Please reproduce the part of the fund agreement excerpt below that runs between "(c) In order" and "and shareholder reports.", inclusive.

** Provided text **

>>>

At the time of an Acquiring Fund’s investment in Shares of an Acquired Fund in excess of the limit in Section 12(d)(1)(A)(i), the Acquiring Investment Company will notify the Acquired Investment Company immediately of the investment (which notification may be via email to the contact(s) identified in this Agreement). At such time, the Acquiring Investment Company also will transmit to the Acquired Investment Company a list (the “List”) of the name of each entity comprising its Advisory Group. The Acquiring Investment Company will notify the Acquired Investment Company of any changes to the List as soon as reasonably practicable after a change occurs. Furthermore, for the avoidance of doubt, this Section 1(b) shall not, in any way, be construed to impose an affirmative obligation on an Acquired Investment Company, on behalf of its respective Acquired Fund, to monitor, notify, or redeem an Acquiring Fund’s ownership of Shares in an Acquired Fund.

 3 

 

(c) In order to assist the Acquiring Fund’s investment adviser with evaluating the complexity of the structure and fees and expenses associated with an investment in an Acquired Fund, each Acquired Fund shall provide each Acquiring Fund with information on the fees and expenses of the Acquired Fund reasonably requested by the Acquiring Fund with reference to the Rule. The parties agree that, absent unusual circumstances, such information shall be contained in the Acquired Funds’ registration statements, as supplemented from time to time, and shareholder reports.

 

2.Representations, Warranties, and Agreements of the Acquired Funds

 

In connection with any investment by an Acquiring Fund in an Acquired Fund in excess of the limitations in Section 12(d)(1)(A) or knowing sale of Shares by an Acquired Fund, the Distributor, or a Broker to an Acquiring Fund in excess of the limitations in Section 12(d)(1)(B), each Acquired Fund represents, warrants, and agrees that it will, for as long as this Agreement remains in effect: (i) comply with all of the terms and conditions of the Rule, as interpreted or modified by the SEC or its staff from time to time, applicable to the Acquired Funds; (ii) comply with its obligations under this Agreement; and (iii) promptly notify the applicable Acquiring Fund in writing if such Acquired Fund fails to comply with (A) the terms and conditions of the Rule with respect to an investment by the Acquiring Fund, as interpreted or modified by the SEC or its staff from time to time, or (B) this Agreement.

 

3.Representations, Warranties, and Agreements of the Acquiring Funds

 

In connection with any investment by an Acquiring Fund in an Acquired Fund in excess of the limitations in Section 12(d)(1)(A) or knowing sale of Shares by an Acquired Fund, the Distributor, or a Broker to an Acquiring Fund in excess of the limitations of Section 12(d)(1)(B), each Acquiring Fund represents, warrants, and agrees that it will, for as long as this Agreement remains in effect: (i) comply with all of the terms and conditions of the Rule, as interpreted or modified by the SEC or its staff from time to time, applicable to the Acquiring Funds; (ii) comply with its obligations under this Agreement; and (iii) promptly notify the applicable Acquired Fund in writing if such Acquiring Fund fails to comply with (A) the terms and conditions of the Rule with respect to its investment in such Acquired Fund, as interpreted or modified by the SEC or its staff from time to time, or (B) this Agreement.

<<<

(Stored data entries)

>>>

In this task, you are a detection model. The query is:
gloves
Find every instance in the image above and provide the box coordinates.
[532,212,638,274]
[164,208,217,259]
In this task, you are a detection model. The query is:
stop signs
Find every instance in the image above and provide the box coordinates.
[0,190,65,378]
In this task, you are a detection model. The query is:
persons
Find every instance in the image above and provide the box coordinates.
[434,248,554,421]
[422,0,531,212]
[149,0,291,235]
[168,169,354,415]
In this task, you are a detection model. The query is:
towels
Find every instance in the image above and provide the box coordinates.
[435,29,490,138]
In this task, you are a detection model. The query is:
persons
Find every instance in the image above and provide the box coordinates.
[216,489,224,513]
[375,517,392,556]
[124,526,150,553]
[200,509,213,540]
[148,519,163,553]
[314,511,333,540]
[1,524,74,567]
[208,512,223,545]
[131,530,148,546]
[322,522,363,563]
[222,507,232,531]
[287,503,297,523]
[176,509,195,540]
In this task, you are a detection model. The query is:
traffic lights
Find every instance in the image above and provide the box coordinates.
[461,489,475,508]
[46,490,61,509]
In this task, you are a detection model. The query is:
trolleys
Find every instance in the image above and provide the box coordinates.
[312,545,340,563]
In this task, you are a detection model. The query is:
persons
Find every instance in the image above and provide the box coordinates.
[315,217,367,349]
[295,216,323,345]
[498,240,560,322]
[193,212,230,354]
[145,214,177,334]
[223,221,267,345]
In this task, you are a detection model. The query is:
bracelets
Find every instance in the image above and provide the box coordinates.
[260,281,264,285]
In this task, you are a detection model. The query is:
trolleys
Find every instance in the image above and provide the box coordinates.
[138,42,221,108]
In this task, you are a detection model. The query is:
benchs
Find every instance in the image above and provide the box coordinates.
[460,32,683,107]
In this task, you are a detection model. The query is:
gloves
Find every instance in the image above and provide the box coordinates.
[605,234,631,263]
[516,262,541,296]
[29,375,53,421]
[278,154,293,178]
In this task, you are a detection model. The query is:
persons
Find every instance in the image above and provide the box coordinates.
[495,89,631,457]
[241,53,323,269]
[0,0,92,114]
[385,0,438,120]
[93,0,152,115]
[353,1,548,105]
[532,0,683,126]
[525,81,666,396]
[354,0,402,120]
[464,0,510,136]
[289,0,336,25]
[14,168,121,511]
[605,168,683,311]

<<<

** Completed exercise **
(c) In order to assist the Acquiring Fund’s investment adviser with evaluating the complexity of the structure and fees and expenses associated with an investment in an Acquired Fund, each Acquired Fund shall provide each Acquiring Fund with information on the fees and expenses of the Acquired Fund reasonably requested by the Acquiring Fund with reference to the Rule. The parties agree that, absent unusual circumstances, such information shall be contained in the Acquired Funds’ registration statements, as supplemented from time to time, and shareholder reports.